Héctor soltó una risa fría.

Jairo lo miró y adoptó un tono más serio.

—La verdad, antes no imaginaba que llevaras tantos años moviendo tus piezas fuera del país. Esta vez pudiste regresar sano y salvo de puro milagro. Pero ahora ya no estás solo, así que deja de exponerte al peligro como si nada. Aprovechar esta oportunidad para retirarte sería lo mejor para ti.

Lo que Héctor había estado haciendo claramente no había comenzado hacía poco.

Llevaba años preparándolo todo y, precisamente por eso, tampoco le resultaba tan fácil retirarse por completo.

Pero, llegado a ese punto, realmente debía empezar a pensar en el futuro.

Él se limitó a responder con indiferencia:

—Lo sé.

Mientras hablaban, Emanuel entró a la habitación con un ramo de flores.

—Héctor, de verdad eres duro de matar. Después de todo lo que pasó, todavía lograste regresar sano y salvo.

Héctor lo miró sin cambiar de expresión.

—¿Qué pasa? ¿Te decepciona que no haya muerto?

Emanuel sonrió.

—¿Cómo crees? Claro que me importa si vives o mueres.

—¿Ah, sí? Qué conmovedor.

Emanuel le dio unas palmadas en el hombro.

—Tampoco tienes que emocionarte tanto.

La relación entre ellos siempre se había basado más en intereses que en sentimientos.

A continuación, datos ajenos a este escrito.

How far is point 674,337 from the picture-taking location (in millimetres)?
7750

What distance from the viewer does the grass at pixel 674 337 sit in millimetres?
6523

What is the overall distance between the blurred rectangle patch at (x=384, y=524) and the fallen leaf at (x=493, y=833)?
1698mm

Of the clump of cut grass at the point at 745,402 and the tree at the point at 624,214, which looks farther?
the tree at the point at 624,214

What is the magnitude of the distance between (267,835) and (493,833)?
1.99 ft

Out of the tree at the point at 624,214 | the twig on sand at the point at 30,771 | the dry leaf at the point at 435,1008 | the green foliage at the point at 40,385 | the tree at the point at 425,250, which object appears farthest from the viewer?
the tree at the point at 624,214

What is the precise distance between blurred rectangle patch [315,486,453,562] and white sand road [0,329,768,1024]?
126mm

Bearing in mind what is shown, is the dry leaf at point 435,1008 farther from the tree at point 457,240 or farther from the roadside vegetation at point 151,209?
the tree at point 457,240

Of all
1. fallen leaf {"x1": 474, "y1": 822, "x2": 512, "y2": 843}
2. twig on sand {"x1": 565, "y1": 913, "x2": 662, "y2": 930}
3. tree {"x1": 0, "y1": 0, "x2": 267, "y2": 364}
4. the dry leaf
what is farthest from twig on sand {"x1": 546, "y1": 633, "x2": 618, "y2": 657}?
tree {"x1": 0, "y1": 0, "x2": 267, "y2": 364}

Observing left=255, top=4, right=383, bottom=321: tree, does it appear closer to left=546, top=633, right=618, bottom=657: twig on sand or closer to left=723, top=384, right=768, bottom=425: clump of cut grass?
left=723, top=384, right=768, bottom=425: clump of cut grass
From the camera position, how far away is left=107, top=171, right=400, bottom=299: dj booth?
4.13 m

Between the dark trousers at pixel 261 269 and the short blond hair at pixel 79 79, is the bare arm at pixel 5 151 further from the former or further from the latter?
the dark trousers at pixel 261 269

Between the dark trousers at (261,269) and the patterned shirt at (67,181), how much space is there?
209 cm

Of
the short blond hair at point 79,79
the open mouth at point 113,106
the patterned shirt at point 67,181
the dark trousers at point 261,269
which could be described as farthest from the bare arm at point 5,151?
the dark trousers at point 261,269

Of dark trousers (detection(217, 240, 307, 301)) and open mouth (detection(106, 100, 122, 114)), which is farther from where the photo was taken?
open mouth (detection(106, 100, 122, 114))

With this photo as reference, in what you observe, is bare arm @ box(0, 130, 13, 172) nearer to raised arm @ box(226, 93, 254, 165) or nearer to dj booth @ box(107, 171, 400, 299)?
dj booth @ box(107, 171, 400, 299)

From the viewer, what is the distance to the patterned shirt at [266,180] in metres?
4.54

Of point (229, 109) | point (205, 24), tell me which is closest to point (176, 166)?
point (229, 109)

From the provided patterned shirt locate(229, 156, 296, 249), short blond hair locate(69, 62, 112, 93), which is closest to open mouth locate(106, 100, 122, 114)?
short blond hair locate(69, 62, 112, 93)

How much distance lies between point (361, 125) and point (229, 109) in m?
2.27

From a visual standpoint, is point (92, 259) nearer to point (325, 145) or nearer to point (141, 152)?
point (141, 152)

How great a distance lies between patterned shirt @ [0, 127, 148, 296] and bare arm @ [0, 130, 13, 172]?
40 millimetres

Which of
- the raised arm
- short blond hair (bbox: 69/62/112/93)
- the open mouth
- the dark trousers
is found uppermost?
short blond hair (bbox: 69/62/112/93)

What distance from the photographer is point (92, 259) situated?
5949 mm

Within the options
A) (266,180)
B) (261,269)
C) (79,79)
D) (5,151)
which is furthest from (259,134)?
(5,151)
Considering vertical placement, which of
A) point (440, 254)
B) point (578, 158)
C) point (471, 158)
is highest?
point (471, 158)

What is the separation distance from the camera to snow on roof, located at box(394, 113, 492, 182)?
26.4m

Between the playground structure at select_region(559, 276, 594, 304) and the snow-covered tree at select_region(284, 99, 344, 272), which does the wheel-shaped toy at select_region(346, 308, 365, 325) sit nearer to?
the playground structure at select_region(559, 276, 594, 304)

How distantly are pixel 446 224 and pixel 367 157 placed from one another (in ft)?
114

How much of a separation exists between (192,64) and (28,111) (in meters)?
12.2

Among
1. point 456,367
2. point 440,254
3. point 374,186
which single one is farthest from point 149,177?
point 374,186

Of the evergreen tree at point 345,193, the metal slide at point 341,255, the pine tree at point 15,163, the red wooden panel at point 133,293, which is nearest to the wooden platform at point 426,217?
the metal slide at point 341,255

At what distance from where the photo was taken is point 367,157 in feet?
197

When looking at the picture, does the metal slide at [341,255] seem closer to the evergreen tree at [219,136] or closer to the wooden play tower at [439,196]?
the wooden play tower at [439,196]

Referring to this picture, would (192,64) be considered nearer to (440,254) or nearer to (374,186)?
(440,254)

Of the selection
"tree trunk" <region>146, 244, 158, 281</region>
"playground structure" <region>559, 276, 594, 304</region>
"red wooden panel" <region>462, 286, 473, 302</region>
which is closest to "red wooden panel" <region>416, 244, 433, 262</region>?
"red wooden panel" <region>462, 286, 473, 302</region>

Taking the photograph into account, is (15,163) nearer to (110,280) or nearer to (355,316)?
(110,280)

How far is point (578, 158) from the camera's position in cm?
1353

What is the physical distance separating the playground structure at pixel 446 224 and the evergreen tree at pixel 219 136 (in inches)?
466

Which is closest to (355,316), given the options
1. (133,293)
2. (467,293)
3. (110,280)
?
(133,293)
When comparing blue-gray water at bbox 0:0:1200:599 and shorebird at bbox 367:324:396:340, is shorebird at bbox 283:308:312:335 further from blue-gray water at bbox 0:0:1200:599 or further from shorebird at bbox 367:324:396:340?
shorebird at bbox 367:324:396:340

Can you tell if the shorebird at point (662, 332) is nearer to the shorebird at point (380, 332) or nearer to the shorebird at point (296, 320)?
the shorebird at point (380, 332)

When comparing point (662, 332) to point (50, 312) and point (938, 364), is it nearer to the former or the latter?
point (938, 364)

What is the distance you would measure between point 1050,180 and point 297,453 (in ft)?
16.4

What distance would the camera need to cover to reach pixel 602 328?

Si Emanuel hubiera sido quien sufriera un accidente, Héctor también habría pensado de inmediato en cómo quedarse con los recursos que dejara atrás.

Ambos sabían perfectamente qué clase de persona era el otro y quizá por eso mismo no era tan fácil que terminaran enfrentándose.

A veces, los intereses compartidos resultaban más sólidos que cualquier supuesto afecto.

Emanuel se sentó junto a la cama y lo observó de arriba abajo.

—Lo primero que deberías hacer es arreglarte un poco. Ten cuidado, no vaya a ser que Bianca te vea así y se enamore de otro.

Jairo miró a Héctor y preguntó con calma:

—¿De verdad crees que ella cambia de sentimientos tan fácilmente?

Emanuel sonrió.

—A Bianca no le faltan hombres guapos a su alrededor, así que procura seguir vivo. No vaya a ser que un día termine con alguien más y entonces te arrepientas.

Jairo intervino de repente:

—Emanuel, ¿no crees que también deberías explicarle a Héctor lo de esos ochenta millones de dólares?

Emanuel lo miró y su sonrisa se desvaneció un poco.